Defining a macro with three optional arguments in the form \newmacro{a}{b}[c]{d}[e][f] and \newmacro{a}{b}[c]{d}*[f]

Question

I am defining a macro in LaTeX2e for writing function declarations.

I want that the macro has tree compulsory arguments: the name of the function (v.g f), a depiction of the type of variable it takes (v.g. x), and the space in which the function is defined (v.g. \mathbb R), as well as three optional arguments: the domain (if the domain is not the same as the codomain), the writing of the function applied to its variables, and the asignment/meaning of the function.

For the sake of clarity when using the macro I had decided for the following structure:

\funcdef{functionName}{variables}[domain]{codomain}[notation][definition]

To avoid ambiguity in the last two optional elements, when notation is given but no definition it takes the form:

\funcdef{functionName}{variables}[domain]{codomain}[notation]

And when definition is given but no notation:

\funcdef{functionName}{variables}[domain]{codomain}*[definition]

I came with the following code (both declaration and example), which is working but seems a little too complicated:

\documentclass{article}
\makeatletter
\newcommand\funcdef[2]{\def\func@name{#1}\def\func@var{#2}%
    \begin{array}{r@{\ }c@{\,}c@{\,}l}#1:\func@dom}
\newcommand\func@dom[2][\@empty]{&\ifx#1\@empty#2\else#1\fi%
    &\to&#2\\&\func@var&\mapsto&\func@use}
\newcommand\func@use{\@ifstar\func@use@\func@usei}
\newcommand\func@use@{\func@name(\func@var)\func@def}
\newcommand\func@usei[1][\@empty]{\ifx#1\@empty\func@name(\func@var)%
    \else#1\fi\func@def}
\newcommand\func@def[1][\@empty]{\ifx#1\@empty\relax\else%
    \mathrel{:=}#1\fi\end{array}}
\makeatother
\begin{document}
Simple function: \[
  \funcdef fx{\mathbf R}
\]

Simple function with declaration: \[
  \funcdef fx{\mathbf R}*[x^2]
\]

Function with alternative writing: \[
  \funcdef{\textrm{exp}}x{\mathbf R}[e^x]
\]textrm{exp}

Function with alternative writing and declaration: \[
  \funcdef\exp x{\mathbf R}[e^x][\lim\limits_{n\to\infty}%
    \left(1+\frac xn\right)^n]
\]

Function with different domain and codomain: \[
  \funcdef{\textrm{sqrt}}n[\mathbf N]{\mathbf R}
\]

Function with different domain and codomain, and alternative
writing: \[
  \funcdef{\textrm{sqrt}}n[\mathbf N]{\mathbf R}[\sqrt n]
\]

Function with different domain and codomain, alternative writing
     and declaration: \[
  \funcdef{\textrm{sqrt}}n[\mathbf N]{\mathbf R}[\sqrt n][\exp(\frac12\ln n)]
\]
\end{document}

Is there any other way to define in LaTeX2e these kind of macros that does not require too many supporting macros (5 in this sample) and temporal definitions (2 in this sample)?

Recorded information:

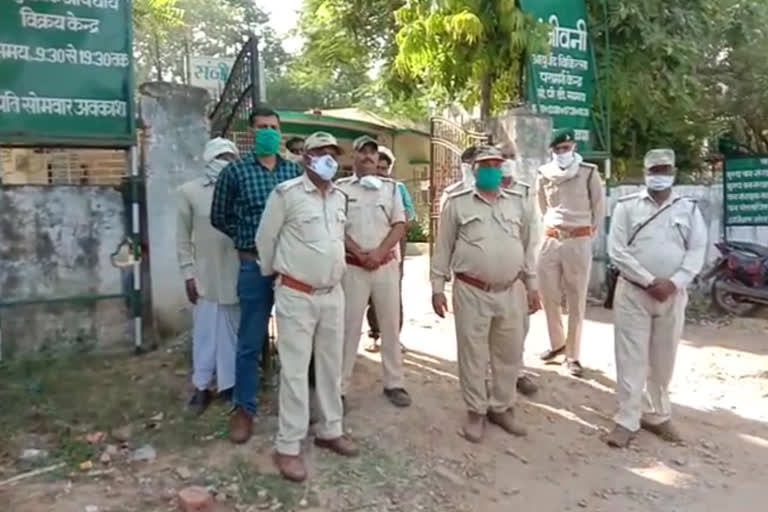 Protest against women ranger in Gwalior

Prompt 1:
According to the LaTeX macro question, how many supporting macros does the sample code require?
Prompt 2:
Reproduce the LaTeX macro question from "I want that" to "of the function.", unchanged.
Prompt 3:
Write what comes next in the LaTeX macro question, picking up after its final sentence.

Exercise output 1:
Five supporting macros.

Exercise output 2:
I want that the macro has tree compulsory arguments: the name of the function (v.g f), a depiction of the type of variable it takes (v.g. x), and the space in which the function is defined (v.g. \mathbb R), as well as three optional arguments: the domain (if the domain is not the same as the codomain), the writing of the function applied to its variables, and the asignment/meaning of the function.

Exercise output 3:
How would it work in pain-TeX or LaTeX3? (answers to this will be upvoted but not accepted)

Answer 1

I would use a completely different approach, with a key-value syntax. Six arguments, some of them optional, with a * to denote a missing one are error prone.

\documentclass{article}
\usepackage{amsmath,keyval}

\makeatletter
\newcommand{\funcdef@key}[1]{%
  \define@key{funcdef}{#1}{\@namedef{cet@#1}{##1}}%
  \expandafter\let\csname cet@#1\endcsname\@empty
}
\funcdef@key{name}
\funcdef@key{domain}
\funcdef@key{codomain}
\funcdef@key{variable}
\funcdef@key{notation}
\funcdef@key{definition}
\newcommand{\funcdef@check}[1]{%
  \expandafter\ifx\csname cet@#1\endcsname\@empty
    \@latex@error{Missing `#1'}{Provide `#1'}%
  \fi
}

\newcommand{\funcdef}[1]{%
  \begingroup
  \setkeys{funcdef}{#1}%
  \ifx\cet@codomain\@empty\let\cet@codomain\cet@domain\fi
  \funcdef@check{name}%
  \funcdef@check{domain}%
  \funcdef@check{variable}%
  \begin{array}{l@{}r@{}l@{}l}
  \cet@name\colon{} & 
  \cet@domain &
  {}\to \cet@codomain \\
  &
  \cet@variable &
  {}\mapsto
  \ifx\cet@notation\@empty
    \cet@name(\cet@variable)
  \else
    \cet@notation
  \fi
  \ifx\cet@definition\@empty
    \expandafter\@gobble
  \else
    \expandafter\@firstofone
  \fi
  {& {}\mathrel{:}=\cet@definition}
  \\
  \end{array}
  \endgroup
}
\makeatletter

\begin{document}

\noindent
Simple function:
\[
\funcdef{name=f,variable=x,domain=\mathbf{R}}
\]
Simple function with declaration:
\[
\funcdef{
  name=f,
  variable=x,
  domain=\mathbf{R},
  notation=x^2
}
\]
Function with alternative writing:
\[
\funcdef{
  name=\exp,
  variable=x,
  domain=\mathbf{R},
  notation=e^x
}
\]
Function with alternative writing and declaration:
\[
\funcdef{
  name=\exp,
  variable=x,
  domain=\mathbf{R},
  notation=e^x,
  definition=\lim\limits_{n\to\infty}\left(1+\frac xn\right)^n
}
\]
Function with different domain and codomain:
\[
\funcdef{
  name=\operatorname{sqrt},
  variable=n,
  domain=\mathbf{N},
  codomain=\mathbf{R}
}
\]
Function with different domain and codomain, and alternative
writing:
\[
\funcdef{
  name=\operatorname{sqrt},
  variable=n,
  domain=\mathbf{N},
  codomain=\mathbf{R},
  definition=\sqrt{n}
}
\]
Function with different domain and codomain, alternative writing
and declaration:
\[
\funcdef{
  name=\operatorname{sqrt},
  variable=n,
  domain=\mathbf{N},
  codomain=\mathbf{R},
  notation=\sqrt{n},
  definition=\exp\bigl(\frac{1}{2}\ln n\bigr)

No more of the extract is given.